Longtime Supervisor Dick Pland announced last year that he was not seeking re-election to the board, and Rodefer and Torchia emerged as the top two vote getters from a five-person field after the June primary election.
The November runoff almost didn’t happen, as Rodefer nearly received the 50-percent plus one threshold to win the seat outright.
The district covers a part of the county that includes Columbia and Jamestown. The winner will hold one of five votes on the county’s highest governing body for a four-year term, voting to set budgets and policies for Tuolumne County’s departments.
Rodefer comes to the voters with a lot of government experience, though much of it is outside of civilian life. He is a retired Air Force colonel and also worked for the Defense Department and a defense contractor after his service.
Rodefer’s campaign so far has prioritized the economy, and much of his message has focused on cutting back regulations on agriculture, mining and timber harvesting, while attracting clean and low-profile industries to the county.

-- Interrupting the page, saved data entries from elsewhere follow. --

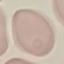

Malaria status: uninfected. Thin smear of blood. Acquired by smartphone through the microscope eyepiece. Cell patch, automatically extracted from a larger field of view and resized to 64 × 64 pixels. Giemsa-stained preparation.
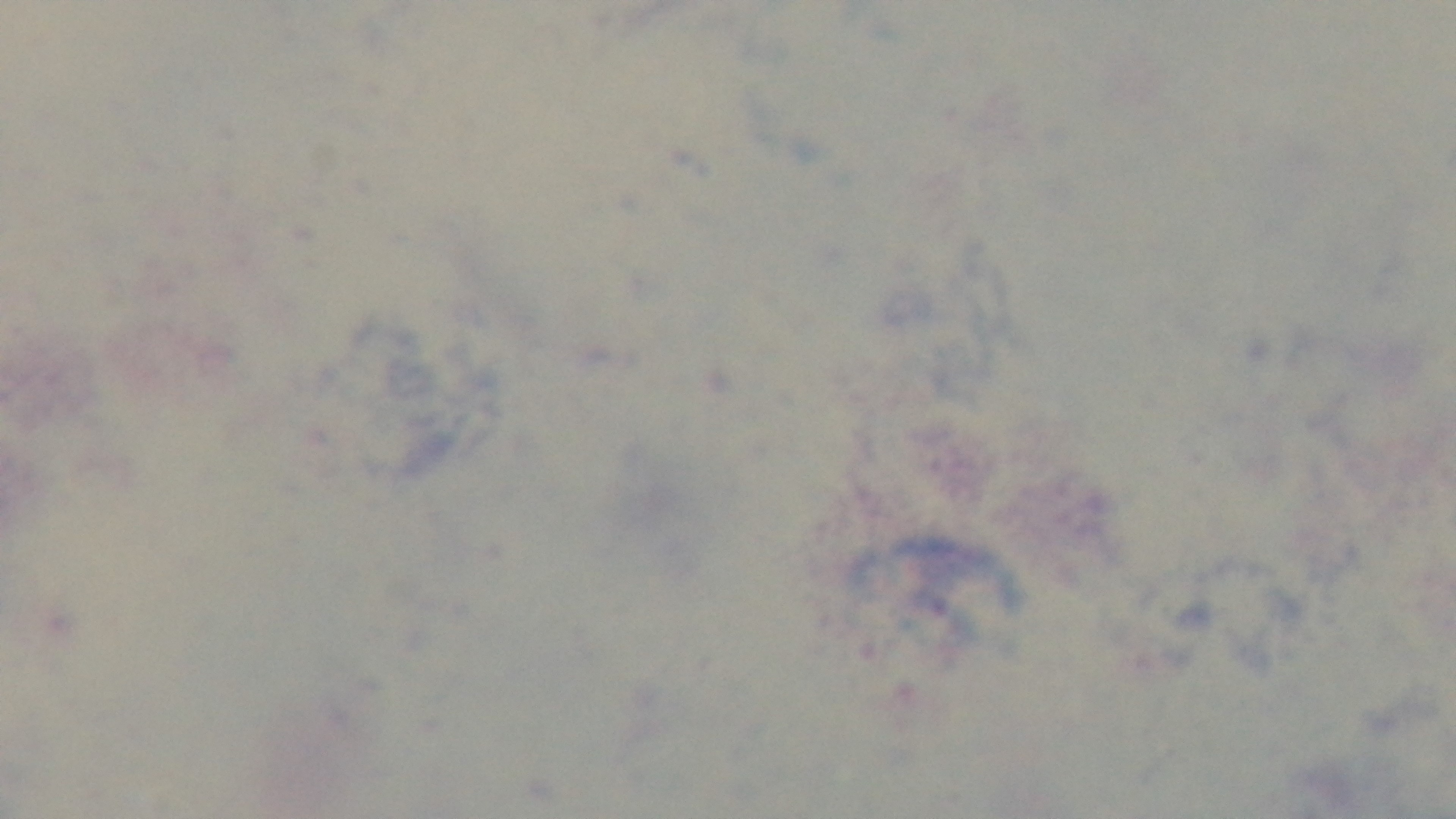

field_of_view: one from the slide
modality: light microscopy
malaria_status: negative
stain: Giemsa
objective: 100x oil immersion
preparation: thick smear
capture: mounted 4K digital camera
Assess this cell for malaria.
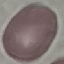

Uninfected.

{
  "image_type": "cell patch, automatically extracted from a larger field of view and resized to 64 × 64 pixels",
  "preparation": "thin smear",
  "capture": "smartphone camera at the microscope eyepiece",
  "stain": "Giemsa"
}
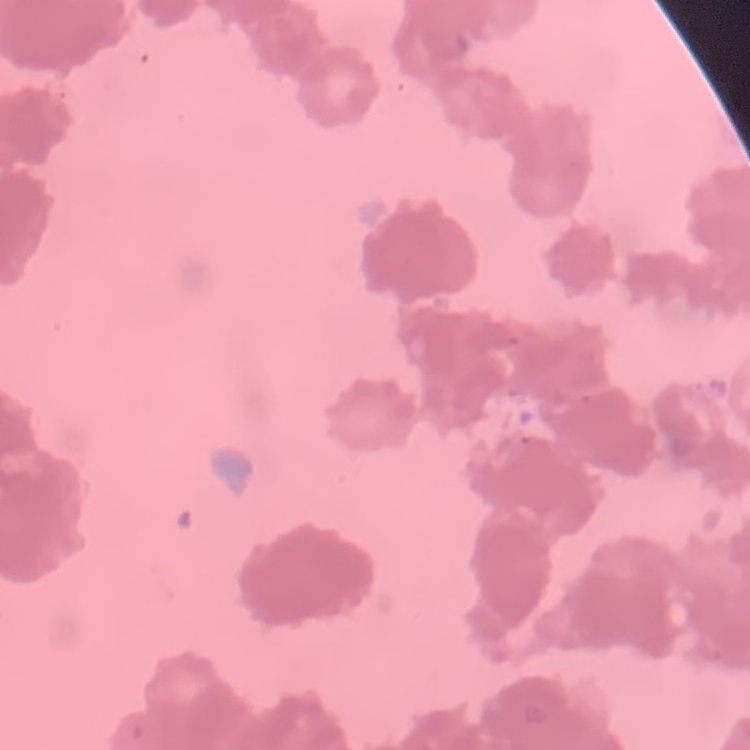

Torchia came to the county by way of the aviation field, and he has worked as an air-traffic controller, an aviation accident investigator and a representative for the international air-traffic controllers union. His professional background also includes diverse experiences like teaching and working as a stockbroker.
Torchia has been largely critical of recent board policies, and he regularly calls for stopping spending on projects like the Law and Justice Center off Old Wards Ferry Road.
The two candidates also were at odds over endorsements. Torchia criticized Rodefer in an e-mail to The Union Democrat and multiple public officials for publishing the endorsements of several local public officials.
In a newspaper ad last week, Rodefer listed endorsements from Supervisors Pland, Evan Royce and Randy Hanvelt, as well as Sheriff James Mele. Torchia stated that such names “should never be viewed as part of what should be a free and fair election,” and that including authority figures in endorsements could unfairly influence voters.
“This is unfair to the people, and unfair to me as a candidate,” he said.
Rodefer said he contacted elections officials and others, and said he “did absolutely nothing wrong,” pointing out that elected officials “have every right to endorse any candidate” they want.
“I don’t have any integrity issues in my campaign,” he said.
Both campaigns have seen active fundraising efforts. Financial forms filed with the county Elections Office show that Rodefer’s total year-to-date contributions to $36,601. He has spent $36,601 overall, according to financial forms, and also has loaned a total of $5,000 to himself for the campaign to the most recent filing date.
Torchia raised a total in monetary and nonmonetary contributions for the year of $16,336, and has spent $8,980 overall up to the most recent filing period.
The winner will step into a position on a board that regularly focuses its energy on the economy, availability of jobs and economic development. The county also just initiated a search for a new chief legal counsel, to replace retiring counsel Gregory Oliver.
The next board will also likely face the task of deciding whether and how to fund a jail and other corrections and public safety projects in the wake of the statewide prison realignment known as AB 109 that moves the responsibility for many prior prison inmates over to local government.
The county is trying to secure some state funds to help pay for a new jail, though it is generally understood that the county will still need to put up funds in the millions even with a grant.